> [Given request]: Which rows below contain the word "closer", with uppercase and lowercase treated as different? Pull out each of those rows in full.

......

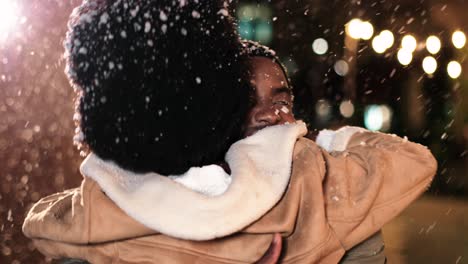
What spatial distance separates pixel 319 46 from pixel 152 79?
110 ft

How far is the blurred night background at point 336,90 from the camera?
4969 millimetres

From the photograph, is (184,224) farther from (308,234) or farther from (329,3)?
(329,3)

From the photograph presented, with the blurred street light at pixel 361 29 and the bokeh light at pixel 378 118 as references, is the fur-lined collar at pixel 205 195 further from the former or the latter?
the bokeh light at pixel 378 118

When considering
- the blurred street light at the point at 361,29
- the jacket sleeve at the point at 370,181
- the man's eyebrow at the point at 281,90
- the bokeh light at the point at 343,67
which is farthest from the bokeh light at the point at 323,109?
A: the jacket sleeve at the point at 370,181

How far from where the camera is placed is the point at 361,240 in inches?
78.4

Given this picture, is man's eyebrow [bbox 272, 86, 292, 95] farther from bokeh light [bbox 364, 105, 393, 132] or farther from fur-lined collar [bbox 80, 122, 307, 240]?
bokeh light [bbox 364, 105, 393, 132]

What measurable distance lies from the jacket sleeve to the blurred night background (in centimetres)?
72

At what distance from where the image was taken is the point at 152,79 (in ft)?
5.60

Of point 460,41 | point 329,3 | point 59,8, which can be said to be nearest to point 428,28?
point 329,3

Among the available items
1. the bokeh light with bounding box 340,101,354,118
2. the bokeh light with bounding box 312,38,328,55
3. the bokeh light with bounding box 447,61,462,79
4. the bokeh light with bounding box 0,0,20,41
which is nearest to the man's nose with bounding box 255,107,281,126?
the bokeh light with bounding box 0,0,20,41

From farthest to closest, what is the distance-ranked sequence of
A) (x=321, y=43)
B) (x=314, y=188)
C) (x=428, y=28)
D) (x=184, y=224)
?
(x=321, y=43) < (x=428, y=28) < (x=314, y=188) < (x=184, y=224)

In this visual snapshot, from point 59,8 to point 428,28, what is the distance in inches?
835

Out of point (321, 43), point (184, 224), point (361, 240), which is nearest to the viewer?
point (184, 224)

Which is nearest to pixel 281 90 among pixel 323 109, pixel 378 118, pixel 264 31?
pixel 378 118
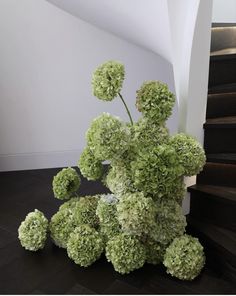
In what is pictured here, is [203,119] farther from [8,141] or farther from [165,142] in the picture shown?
[8,141]

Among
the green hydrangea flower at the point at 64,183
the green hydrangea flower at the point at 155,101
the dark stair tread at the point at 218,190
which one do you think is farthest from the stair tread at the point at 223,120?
the green hydrangea flower at the point at 64,183

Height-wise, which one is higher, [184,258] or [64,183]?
[64,183]

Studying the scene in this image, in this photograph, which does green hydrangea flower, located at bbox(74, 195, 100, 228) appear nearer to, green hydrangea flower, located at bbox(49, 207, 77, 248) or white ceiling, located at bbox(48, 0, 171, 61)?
green hydrangea flower, located at bbox(49, 207, 77, 248)

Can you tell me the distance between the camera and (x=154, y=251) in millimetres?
1720

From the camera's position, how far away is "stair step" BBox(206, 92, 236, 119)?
2.03m

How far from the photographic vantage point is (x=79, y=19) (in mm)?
2885

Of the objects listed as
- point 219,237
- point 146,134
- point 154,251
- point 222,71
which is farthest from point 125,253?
point 222,71

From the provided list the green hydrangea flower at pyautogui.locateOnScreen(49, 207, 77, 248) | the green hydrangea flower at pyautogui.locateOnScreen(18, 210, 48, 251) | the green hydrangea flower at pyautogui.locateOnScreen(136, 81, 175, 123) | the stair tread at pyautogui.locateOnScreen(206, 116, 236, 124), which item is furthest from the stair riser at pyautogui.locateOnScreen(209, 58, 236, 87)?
the green hydrangea flower at pyautogui.locateOnScreen(18, 210, 48, 251)

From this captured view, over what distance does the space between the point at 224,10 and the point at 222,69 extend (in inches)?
69.0

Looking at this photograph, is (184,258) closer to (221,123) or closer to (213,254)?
(213,254)

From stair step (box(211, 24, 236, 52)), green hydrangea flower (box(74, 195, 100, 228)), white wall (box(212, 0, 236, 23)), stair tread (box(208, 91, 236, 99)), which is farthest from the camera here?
white wall (box(212, 0, 236, 23))

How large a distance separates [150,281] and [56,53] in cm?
227

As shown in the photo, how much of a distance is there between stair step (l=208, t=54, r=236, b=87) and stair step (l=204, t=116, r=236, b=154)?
36 cm

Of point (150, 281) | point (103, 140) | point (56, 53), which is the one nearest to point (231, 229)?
point (150, 281)
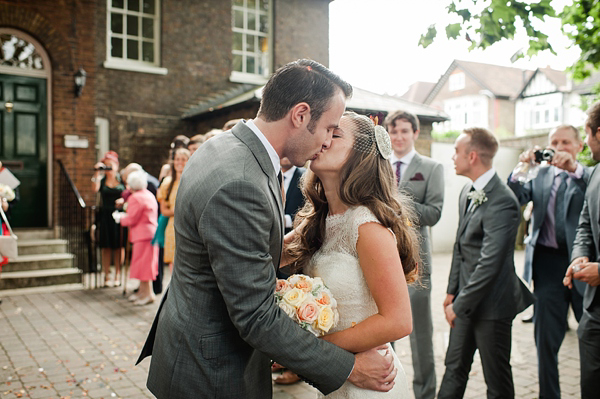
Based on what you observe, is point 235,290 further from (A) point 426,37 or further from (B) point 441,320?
(B) point 441,320

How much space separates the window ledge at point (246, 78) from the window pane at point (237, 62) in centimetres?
19

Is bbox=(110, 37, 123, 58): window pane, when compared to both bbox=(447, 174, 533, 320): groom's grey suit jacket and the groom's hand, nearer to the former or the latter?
bbox=(447, 174, 533, 320): groom's grey suit jacket

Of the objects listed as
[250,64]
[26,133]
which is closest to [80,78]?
[26,133]

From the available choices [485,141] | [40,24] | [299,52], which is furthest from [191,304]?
[299,52]

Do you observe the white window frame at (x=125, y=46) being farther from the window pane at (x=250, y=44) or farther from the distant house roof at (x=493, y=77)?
Answer: the distant house roof at (x=493, y=77)

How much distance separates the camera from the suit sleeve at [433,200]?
462 centimetres

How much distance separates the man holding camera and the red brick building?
26.9 ft

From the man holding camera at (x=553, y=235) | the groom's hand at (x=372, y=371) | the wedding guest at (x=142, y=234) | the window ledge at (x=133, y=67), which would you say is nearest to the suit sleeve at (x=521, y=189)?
the man holding camera at (x=553, y=235)

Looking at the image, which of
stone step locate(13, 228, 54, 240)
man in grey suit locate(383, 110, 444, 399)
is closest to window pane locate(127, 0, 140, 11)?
stone step locate(13, 228, 54, 240)

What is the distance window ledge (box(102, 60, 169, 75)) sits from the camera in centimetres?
1354

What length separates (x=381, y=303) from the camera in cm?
231

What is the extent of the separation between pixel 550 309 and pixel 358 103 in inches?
340

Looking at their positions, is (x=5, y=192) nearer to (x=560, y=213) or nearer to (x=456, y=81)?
(x=560, y=213)

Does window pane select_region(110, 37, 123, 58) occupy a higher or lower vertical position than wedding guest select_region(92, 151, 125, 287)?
higher
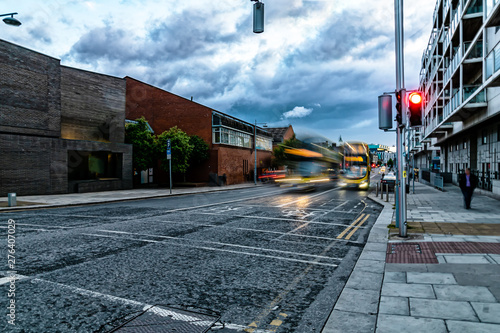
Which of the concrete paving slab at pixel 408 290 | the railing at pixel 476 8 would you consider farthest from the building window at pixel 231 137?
the concrete paving slab at pixel 408 290

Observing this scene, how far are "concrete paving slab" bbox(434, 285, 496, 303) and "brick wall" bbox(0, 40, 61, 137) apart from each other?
84.8 feet

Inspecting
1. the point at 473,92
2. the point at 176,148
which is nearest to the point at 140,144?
the point at 176,148

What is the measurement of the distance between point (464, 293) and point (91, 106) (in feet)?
101

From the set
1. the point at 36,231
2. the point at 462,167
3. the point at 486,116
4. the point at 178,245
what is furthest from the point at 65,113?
the point at 462,167

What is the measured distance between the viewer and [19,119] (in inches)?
895

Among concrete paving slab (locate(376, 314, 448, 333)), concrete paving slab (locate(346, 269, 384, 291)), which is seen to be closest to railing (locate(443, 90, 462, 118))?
concrete paving slab (locate(346, 269, 384, 291))

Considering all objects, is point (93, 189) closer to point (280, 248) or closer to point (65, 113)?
point (65, 113)

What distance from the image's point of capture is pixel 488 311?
3.91 metres

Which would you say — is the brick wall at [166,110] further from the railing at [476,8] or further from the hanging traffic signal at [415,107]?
the hanging traffic signal at [415,107]

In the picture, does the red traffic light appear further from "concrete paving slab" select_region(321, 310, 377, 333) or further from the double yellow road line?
"concrete paving slab" select_region(321, 310, 377, 333)

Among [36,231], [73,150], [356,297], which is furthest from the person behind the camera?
[73,150]

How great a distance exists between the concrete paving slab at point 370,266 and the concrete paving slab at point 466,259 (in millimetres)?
1278

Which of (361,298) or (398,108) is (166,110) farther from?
(361,298)

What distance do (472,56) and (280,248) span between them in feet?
78.0
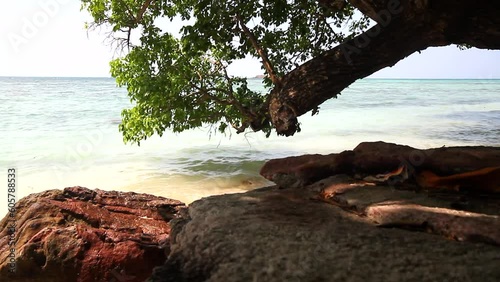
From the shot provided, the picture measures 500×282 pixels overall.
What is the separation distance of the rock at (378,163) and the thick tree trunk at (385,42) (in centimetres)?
118

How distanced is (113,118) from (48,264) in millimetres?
20490

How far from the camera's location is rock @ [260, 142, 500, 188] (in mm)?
2939

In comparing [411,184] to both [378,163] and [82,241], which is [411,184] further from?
[82,241]

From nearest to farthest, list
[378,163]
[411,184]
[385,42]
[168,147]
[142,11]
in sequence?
1. [411,184]
2. [378,163]
3. [385,42]
4. [142,11]
5. [168,147]

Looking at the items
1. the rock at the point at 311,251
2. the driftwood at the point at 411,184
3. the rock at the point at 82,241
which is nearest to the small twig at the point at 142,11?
the rock at the point at 82,241

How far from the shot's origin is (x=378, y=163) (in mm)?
3232

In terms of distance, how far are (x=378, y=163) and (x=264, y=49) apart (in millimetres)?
3786

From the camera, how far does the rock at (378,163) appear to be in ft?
9.64

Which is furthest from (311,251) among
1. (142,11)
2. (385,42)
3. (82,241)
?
(142,11)

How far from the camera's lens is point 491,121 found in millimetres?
21969

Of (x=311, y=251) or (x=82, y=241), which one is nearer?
(x=311, y=251)

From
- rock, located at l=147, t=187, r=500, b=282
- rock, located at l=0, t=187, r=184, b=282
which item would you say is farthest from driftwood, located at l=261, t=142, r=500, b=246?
rock, located at l=0, t=187, r=184, b=282

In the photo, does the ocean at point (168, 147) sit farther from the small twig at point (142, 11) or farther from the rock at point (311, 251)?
the rock at point (311, 251)

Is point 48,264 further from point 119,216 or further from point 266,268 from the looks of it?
point 266,268
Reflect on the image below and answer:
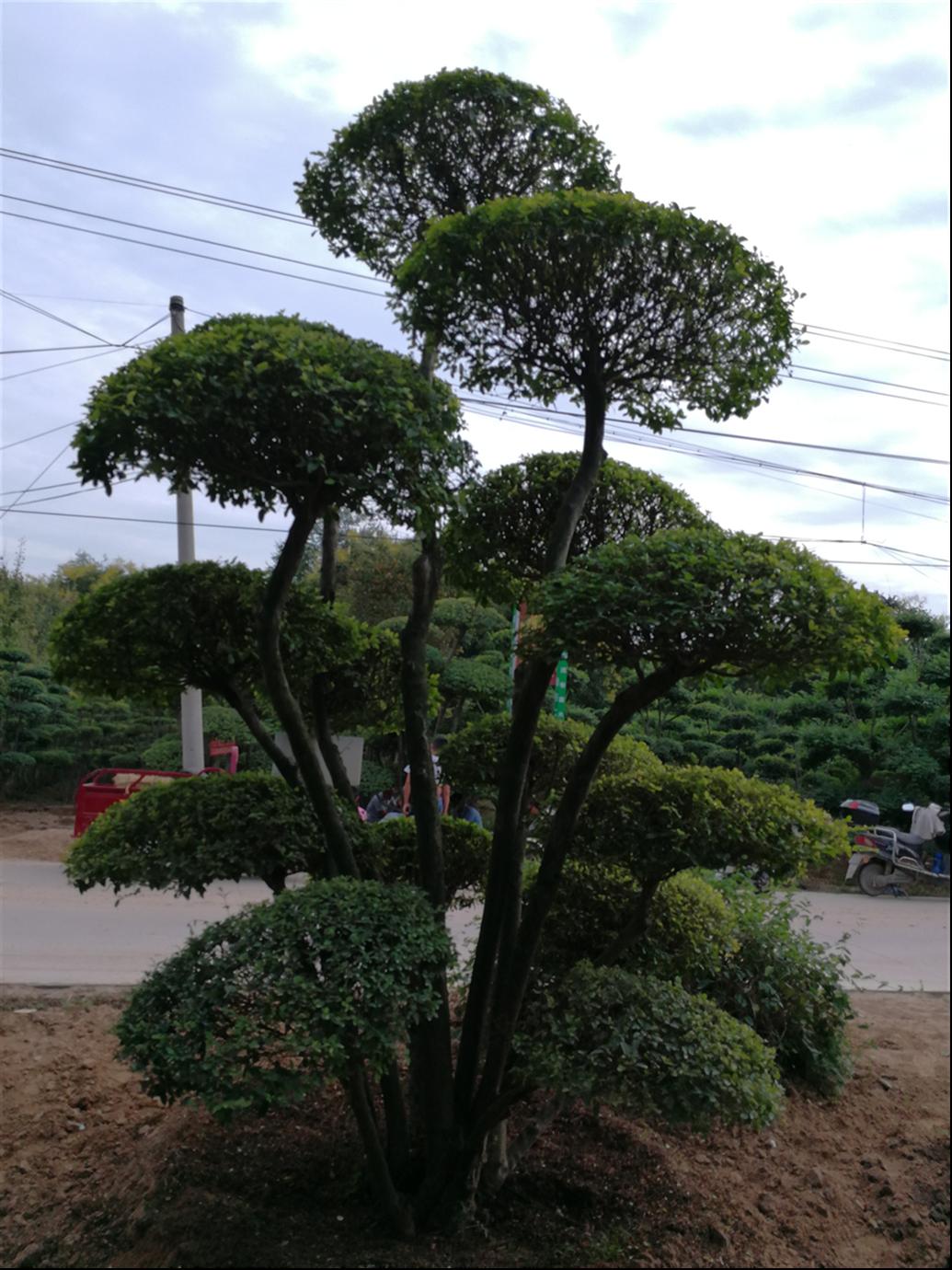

......

> [Response to the task]:
Looking at this photograph, is (184,258) closer to (221,123) or closer to (213,254)?
Considering all objects, is point (93, 189) closer to point (280, 248) or closer to point (65, 113)?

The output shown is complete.